Segmentation of lesions from magnetic resonance images of patients with multiple sclerosis is a challenging task, especially when involving multi-center or multi-scanner data. State-of-the-art lesion segmentation algorithms require training data to use identical acquisition protocols as the input data, but this is often difficult to control. In this work, we employ image synthesis to allow data from one scanner to resemble the data acquired in a different scanner. Overall lesion segmentation accuracy improves and the amount of false positives are reduced using synthesized images, indicating image synthesis can improve segmentation consistency in a heterogeneous dataset.
T1-w MPRAGE and FLAIR images were obtained in 5 patients over 5 years (n=21 scans) from Johns Hopkins (JHU) on a Siemens 3T. MPRAGE and FLAIR from 20 patients were also obtained from UMC Utrecht (UMC)6 on a Philips 3T. Manual lesion masks were available for both datasets.
We apply a patch-based synthesis approach3 to match the intensity properties of the two different data sets. The advantage of this approach is that it does not require the same scan acquired with both acquisition protocols for training. For each patch in a target image, the algorithm finds similar patches from atlas images, and synthesizes a new image based on a weighted-mean combination. The optimal weights are found via a Gaussian mixture model. In this way, the new image is based on the anatomy of target image, but created from intensities of the atlas image. Two experiments were conducted; first, JHU data was treated as the atlas and UMC as target, creating SynUMC, and then vice versa, creating SynJHU. T1 and FLAIRs were independently synthesized. Fig. 1 shows examples of UMC images and the synthesized ones.
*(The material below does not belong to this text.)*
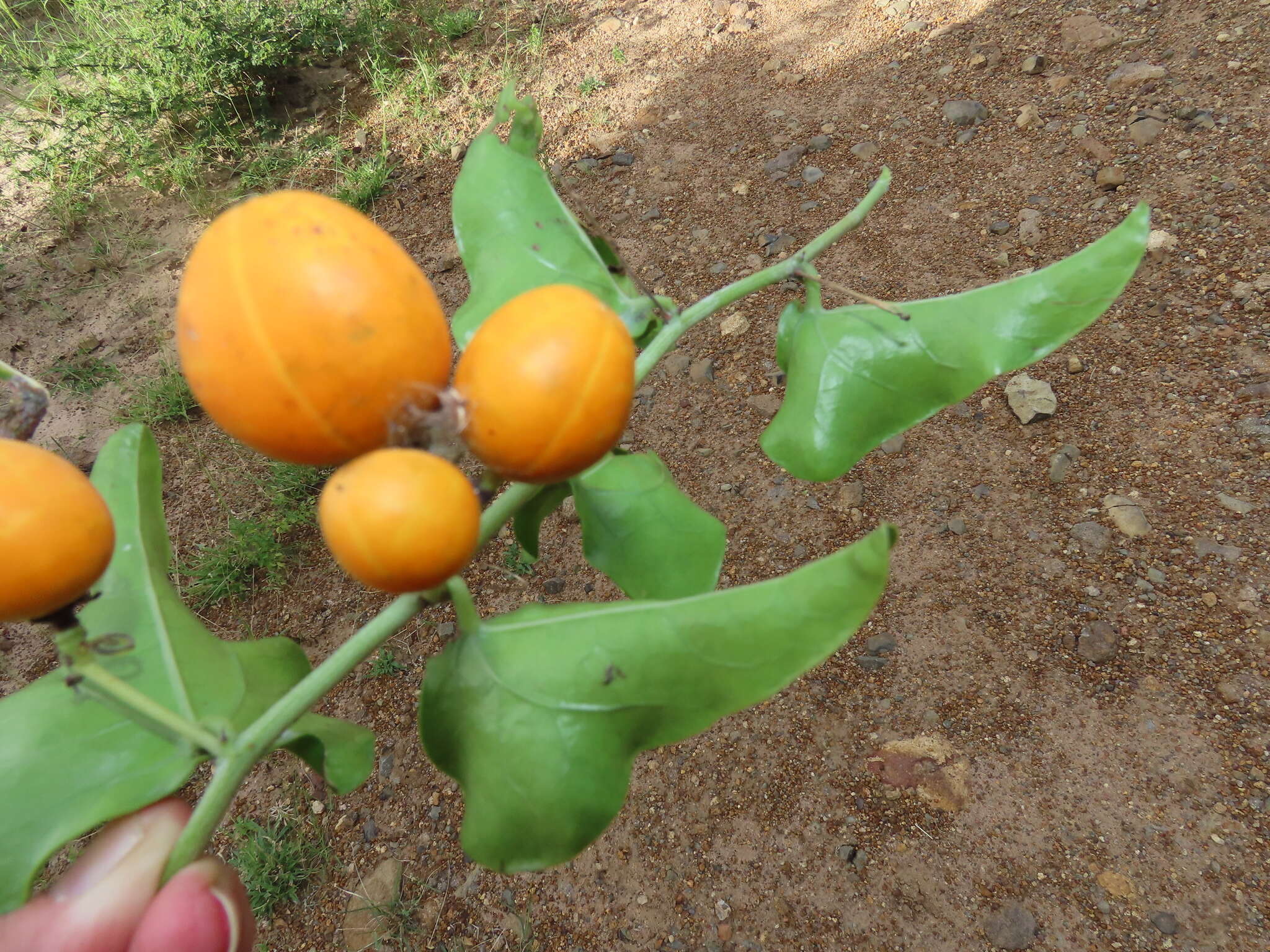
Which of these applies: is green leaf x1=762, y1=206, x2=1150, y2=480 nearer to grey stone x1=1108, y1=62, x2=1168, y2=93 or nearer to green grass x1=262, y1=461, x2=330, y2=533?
green grass x1=262, y1=461, x2=330, y2=533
A deep learning based lesion segmentation algorithm, FLEXCONN4, was trained with 7 subjects each from the two datasets, JHU and UMC. The JHU trained model was applied to UMC and SynUMC(n=13) images, and then compared with the UMC trained model, which served as the reference standard. Similarly, the UMC trained model was applied to the JHU and SynJHU(n=14) data, and compared with the reference standard of JHU trained model. Fig. 2 shows examples of segmentations obtained from the two trained models. Dice, positive predictive value(PPV), lesion false positive rate(LFPR), and volume difference(VD) were used as comparison metrics with paired t-test to compute p-values.
After synthesis, the MR intensity distributions of SynUMC images become more similar to JHU, with the average KL divergence5 from JHU reducing to 0.060 compared to 0.212 for UMC(p<0.001) for T1s, and reducing from 0.081 to 0.068(p=0.006) for FLAIRs. Similarly, the average KLD of JHU and SynJHU compared to UMC was 0.168 vs 0.153(p=0.045) for T1, and 0.744 vs 0.705(p=0.02) for FLAIR, indicating better intensity matching. Fig. 3 shows intensity histograms of UMC and SynUMC T1s compared to the JHU T1.
The best segmentation is achieved when it is trained with data from the same MR protocols. With UMC training applied to UMC images, mean Dice, PPV, LFPR, and VD were 0.6757, 0.6309, 0.3197, 0.6582. Segmentation with JHU training data on UMC resulted in 0.5885, 0.5311, 0.7136, and 0.9925, all of them being significantly worse. However, when SynUMC was segmented with JHU training data, metrics were improved to 0.5948, 0.5709, 0.6164, and 0.6409. Although Dice and LFPR were still significantly lower (p<0.01) than UMC training, PPV and VD became more similar (p>0.05). Fig. 4 shows detailed comparison between the original, synthetic and reference standard segmentations. Although the Dice scores of synthetic images were still lower than original training in both experiments, false positives were generally reduced.
For the second experiment, segmentation of JHU images with JHU training data resulted in mean Dice, PPV, LFPR, and VD as 0.4513, 0.4793, 0.7902, and 1.0703. Segmentation of JHU images with UMC training data yielded 0.3133, 0.3061, 0.8602, and 1.0075. Except for VD, the other three metrics were significantly worse than JHU training. However, UMC training on SynJHU yielded 0.3255, 0.3385, 0.8436, and 0.9010, where all of them significantly (p<0.001) improved from UMC training on JHU, with only VD statistically similar to JHU training.